▶ **TASK BRIEF**:
In the entries that follow, how many lines hold the string "care"? Give only that number.

:: LISTED ENTRIES ::

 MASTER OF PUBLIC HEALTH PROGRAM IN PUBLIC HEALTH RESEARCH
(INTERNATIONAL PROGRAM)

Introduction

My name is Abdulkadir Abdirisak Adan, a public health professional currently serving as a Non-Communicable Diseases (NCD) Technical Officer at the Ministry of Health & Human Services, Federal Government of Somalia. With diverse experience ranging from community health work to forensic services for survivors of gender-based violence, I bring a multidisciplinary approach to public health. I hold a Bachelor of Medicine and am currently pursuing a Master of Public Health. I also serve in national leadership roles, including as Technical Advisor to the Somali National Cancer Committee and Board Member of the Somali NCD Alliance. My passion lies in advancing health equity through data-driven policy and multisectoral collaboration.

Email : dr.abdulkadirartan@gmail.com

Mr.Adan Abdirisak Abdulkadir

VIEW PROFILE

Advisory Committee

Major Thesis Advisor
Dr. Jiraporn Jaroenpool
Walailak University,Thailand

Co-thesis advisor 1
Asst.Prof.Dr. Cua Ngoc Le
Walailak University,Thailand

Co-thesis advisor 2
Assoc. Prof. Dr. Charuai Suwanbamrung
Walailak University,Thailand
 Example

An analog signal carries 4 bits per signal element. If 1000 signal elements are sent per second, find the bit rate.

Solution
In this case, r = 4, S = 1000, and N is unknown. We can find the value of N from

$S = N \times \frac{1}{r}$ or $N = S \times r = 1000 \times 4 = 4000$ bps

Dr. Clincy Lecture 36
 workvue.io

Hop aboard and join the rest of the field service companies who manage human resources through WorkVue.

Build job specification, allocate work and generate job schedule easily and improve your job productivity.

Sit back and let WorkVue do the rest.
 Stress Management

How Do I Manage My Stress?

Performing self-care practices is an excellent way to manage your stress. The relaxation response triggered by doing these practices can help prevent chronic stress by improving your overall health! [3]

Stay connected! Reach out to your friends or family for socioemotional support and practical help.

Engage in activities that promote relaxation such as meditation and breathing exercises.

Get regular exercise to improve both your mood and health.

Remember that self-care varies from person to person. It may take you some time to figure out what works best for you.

:::

▶ **EXERCISE RESULT**:
2